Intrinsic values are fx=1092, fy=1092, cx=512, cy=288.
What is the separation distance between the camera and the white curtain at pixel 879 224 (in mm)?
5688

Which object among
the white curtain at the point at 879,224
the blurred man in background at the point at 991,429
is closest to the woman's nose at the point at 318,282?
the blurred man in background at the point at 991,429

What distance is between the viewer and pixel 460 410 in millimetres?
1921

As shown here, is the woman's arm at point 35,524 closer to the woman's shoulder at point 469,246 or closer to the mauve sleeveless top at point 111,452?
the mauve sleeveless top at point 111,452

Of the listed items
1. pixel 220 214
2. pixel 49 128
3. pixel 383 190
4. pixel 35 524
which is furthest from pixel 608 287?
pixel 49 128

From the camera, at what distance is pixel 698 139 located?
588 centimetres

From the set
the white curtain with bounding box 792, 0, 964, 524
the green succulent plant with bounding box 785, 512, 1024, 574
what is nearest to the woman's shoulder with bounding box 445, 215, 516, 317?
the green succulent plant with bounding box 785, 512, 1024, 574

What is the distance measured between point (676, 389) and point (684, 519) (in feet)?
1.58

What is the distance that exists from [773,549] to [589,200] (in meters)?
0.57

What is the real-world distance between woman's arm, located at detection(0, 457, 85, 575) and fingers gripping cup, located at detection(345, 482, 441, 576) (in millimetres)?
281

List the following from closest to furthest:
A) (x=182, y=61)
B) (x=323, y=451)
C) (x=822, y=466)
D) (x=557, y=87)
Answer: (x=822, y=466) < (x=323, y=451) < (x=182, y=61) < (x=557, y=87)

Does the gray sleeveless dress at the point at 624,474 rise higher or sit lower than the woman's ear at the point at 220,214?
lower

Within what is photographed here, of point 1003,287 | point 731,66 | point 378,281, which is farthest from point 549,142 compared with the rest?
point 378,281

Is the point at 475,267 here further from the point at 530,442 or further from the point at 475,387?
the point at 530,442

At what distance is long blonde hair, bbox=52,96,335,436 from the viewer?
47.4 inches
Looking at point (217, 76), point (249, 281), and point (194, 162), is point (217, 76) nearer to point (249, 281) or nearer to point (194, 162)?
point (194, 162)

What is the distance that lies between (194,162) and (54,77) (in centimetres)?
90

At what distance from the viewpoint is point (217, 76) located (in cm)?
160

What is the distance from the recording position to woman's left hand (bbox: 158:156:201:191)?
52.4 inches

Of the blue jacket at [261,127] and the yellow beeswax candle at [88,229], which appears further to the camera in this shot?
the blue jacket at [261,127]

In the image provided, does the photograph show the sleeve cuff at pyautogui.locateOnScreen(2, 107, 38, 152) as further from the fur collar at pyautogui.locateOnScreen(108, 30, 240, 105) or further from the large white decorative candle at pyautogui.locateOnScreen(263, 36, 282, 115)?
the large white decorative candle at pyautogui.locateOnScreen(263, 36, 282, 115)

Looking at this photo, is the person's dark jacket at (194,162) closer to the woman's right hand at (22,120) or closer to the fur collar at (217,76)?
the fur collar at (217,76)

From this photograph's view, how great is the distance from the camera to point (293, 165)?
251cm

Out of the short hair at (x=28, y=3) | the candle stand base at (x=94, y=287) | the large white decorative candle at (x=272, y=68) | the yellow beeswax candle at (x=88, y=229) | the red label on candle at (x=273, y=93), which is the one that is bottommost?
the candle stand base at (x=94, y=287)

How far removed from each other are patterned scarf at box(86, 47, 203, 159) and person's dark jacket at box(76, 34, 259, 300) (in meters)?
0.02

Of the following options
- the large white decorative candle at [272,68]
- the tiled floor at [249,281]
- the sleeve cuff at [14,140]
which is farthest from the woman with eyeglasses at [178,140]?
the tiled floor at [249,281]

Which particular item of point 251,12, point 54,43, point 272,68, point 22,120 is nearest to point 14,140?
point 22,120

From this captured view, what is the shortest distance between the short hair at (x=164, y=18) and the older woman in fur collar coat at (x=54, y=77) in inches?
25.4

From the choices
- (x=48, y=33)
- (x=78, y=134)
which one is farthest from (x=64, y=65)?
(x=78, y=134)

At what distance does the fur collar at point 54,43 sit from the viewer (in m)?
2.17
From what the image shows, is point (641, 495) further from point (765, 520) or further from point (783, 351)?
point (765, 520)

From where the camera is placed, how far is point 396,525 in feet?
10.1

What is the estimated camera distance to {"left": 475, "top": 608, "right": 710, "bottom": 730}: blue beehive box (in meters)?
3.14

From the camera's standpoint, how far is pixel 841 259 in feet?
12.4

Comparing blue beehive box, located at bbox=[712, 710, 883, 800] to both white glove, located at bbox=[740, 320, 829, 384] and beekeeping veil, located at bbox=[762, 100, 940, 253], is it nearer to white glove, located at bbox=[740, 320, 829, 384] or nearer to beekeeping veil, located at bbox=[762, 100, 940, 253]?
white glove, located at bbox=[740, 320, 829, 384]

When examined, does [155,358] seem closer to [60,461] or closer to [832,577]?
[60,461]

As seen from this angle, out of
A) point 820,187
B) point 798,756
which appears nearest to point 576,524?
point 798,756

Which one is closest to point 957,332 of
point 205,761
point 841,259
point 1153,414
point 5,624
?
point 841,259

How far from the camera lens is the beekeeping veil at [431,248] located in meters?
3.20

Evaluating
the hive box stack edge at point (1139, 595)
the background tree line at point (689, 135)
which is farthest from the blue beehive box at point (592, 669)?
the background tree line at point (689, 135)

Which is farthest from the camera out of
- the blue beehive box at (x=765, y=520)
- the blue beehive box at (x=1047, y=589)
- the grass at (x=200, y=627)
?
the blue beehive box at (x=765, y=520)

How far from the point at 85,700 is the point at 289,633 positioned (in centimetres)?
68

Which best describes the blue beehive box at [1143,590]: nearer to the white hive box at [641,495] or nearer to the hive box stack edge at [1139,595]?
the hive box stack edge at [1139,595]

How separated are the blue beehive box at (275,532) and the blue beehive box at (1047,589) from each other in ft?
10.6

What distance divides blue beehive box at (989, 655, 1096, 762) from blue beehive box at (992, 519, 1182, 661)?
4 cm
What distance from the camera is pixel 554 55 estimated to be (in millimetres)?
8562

*과제*
위의 행에서 "From the set"이 들어 있는 줄부터 "47.4 inches"가 들어 있는 줄까지, 두 줄을 모두 포함하여 한 글자도 바꾸지 말고 옮겨 적으시오.

*풀이*
From the set
the white curtain with bounding box 792, 0, 964, 524
the green succulent plant with bounding box 785, 512, 1024, 574
what is nearest to the woman's shoulder with bounding box 445, 215, 516, 317?
the green succulent plant with bounding box 785, 512, 1024, 574

What is the distance measured between point (676, 389) and point (684, 519) (in feet)?
1.58

What is the distance that exists from [773,549] to [589,200] (in meters)?
0.57

What is the real-world distance between woman's arm, located at detection(0, 457, 85, 575) and fingers gripping cup, located at detection(345, 482, 441, 576) (in millimetres)?
281

List the following from closest to furthest:
A) (x=182, y=61)
B) (x=323, y=451)
C) (x=822, y=466)
D) (x=557, y=87)
Answer: (x=822, y=466) < (x=323, y=451) < (x=182, y=61) < (x=557, y=87)

Does the gray sleeveless dress at the point at 624,474 rise higher or sit lower than the woman's ear at the point at 220,214?
lower

Within what is photographed here, of point 1003,287 | point 731,66 | point 378,281, which is farthest from point 549,142 compared with the rest?
point 378,281

Is the point at 475,267 here further from the point at 530,442 or further from the point at 475,387?
the point at 530,442

At what distance is long blonde hair, bbox=52,96,335,436 from the viewer?
47.4 inches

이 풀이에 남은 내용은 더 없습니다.